Люди, верившие в одну-единственную однозначную Истину, так методично пресекали его потребность в самовыражении, его попытки сформулировать богатство своих переживаний, что в конце концов слова застряли у него внутри. Он стал мямлить, запинаться и долгие годы не мог от этого отделаться.
Когда время развлечений у потрескивающего камина заканчивалось и каминное тепло пронизывал холодок необходимости учить уроки и готовиться к школьному понедельнику, Ингмар Бергман был не прочь “прихворнуть”.
Он рано создал себе алиби, научился уклоняться от требований жизни, демонстрируя некую хрупкость, где грань между притворством и психосоматическими симптомами фактически размыта, – пишет Хёк. – Мать относилась к его “нездоровью” с пониманием, так как считалось, что Ингмар “унаследовал” ее собственные недомогания. На этом этапе были заложены и закреплены основы нервного недуга, который у взрослого Ингмара Бергмана будет при стрессах функционировать как сигнал бедствия. И когда он ложится в больницу Софийского приюта, речь идет скорее о возвращении в детство, а не о стационарном лечении в прямом смысле слова.

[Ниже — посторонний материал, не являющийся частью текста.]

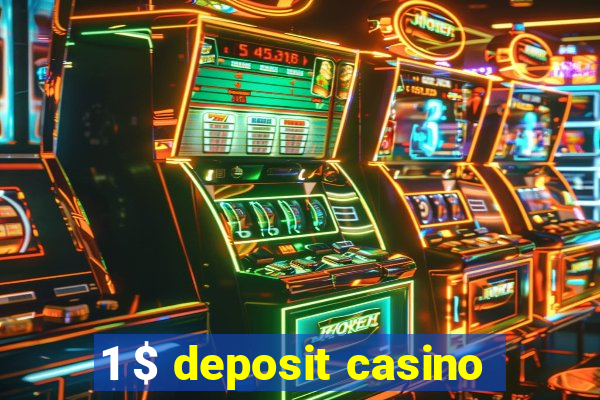 1 $ deposit casino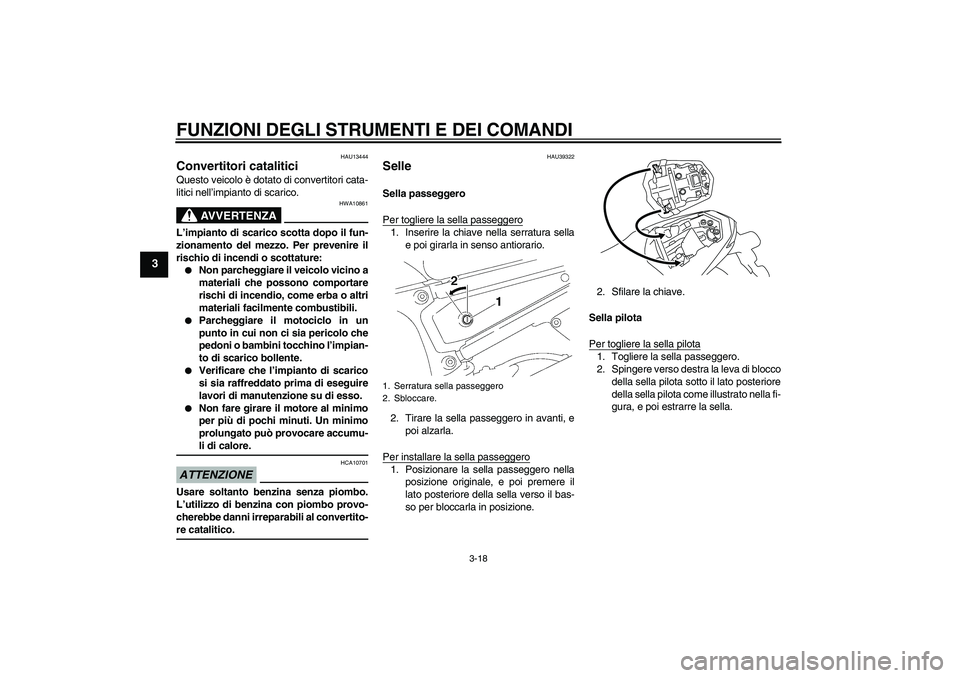 YAMAHA FZ1-N 2009  Manuale duso (in Italian) FUNZIONI DEGLI STRUMENTI E DEI COMANDI
3-18
3
HAU13444
Convertitori catalitici Questo veicolo è dotato di convertitori cata-
litici nell’impianto di scarico.
AVVERTENZA
HWA10861
L’impianto di sca
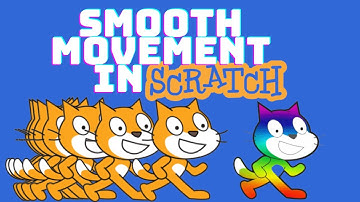 How to make SMOOTH PLAYER MOVEMENT in SCRATCH!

Хёк, серьезный кинокритик и журналистка, работающая в сфере культуры, хорошо узнала Ингмара Бергмана на многих уровнях, и изображение мрачных сторон детства режиссера, вероятно, базируется в первую очередь на его собственных рассказах. Именно оттуда она черпала выразительные метафоры, когда писала, что идиллия пасторского дома стояла на “вулкане”, ведь два сильных, порывистых темперамента, “заключенные в железный корсет условностей”, сохраняли лишь “видимость согласия, как того требовали их роли”. Эрик Бергман, по словам Хёк, был человеком очень властным и вспыльчивым, и Ингмар боялся внезапных перепадов его настроения, “боялся и подлаживался, испытывая затем чувство вины”. Карин Бергман отличалась энергичностью и “неукротимой жаждой все решать за других, своего рода режиссерским талантом, можно сказать”.
В “Волшебном фонаре” Ингмар Бергман рассказывает о воспитании, основанном на таких понятиях, как грех, покаяние, наказание, прощение и милость. Наказания варьировались. Пощечины или шлепки за мелкие проступки, бойкот, порка выбивалкой для ковров или отсидка в темной гардеробной – за более серьезные. А главное – растянуть ожидание кары, чтобы преступник мечтал о прощении. Но больнее всего были не побои, пусть даже для брата, Дага, они иной раз заканчивались жуткими ранами на спине от хлыста. Самое ужасное – процедура в целом, унижение.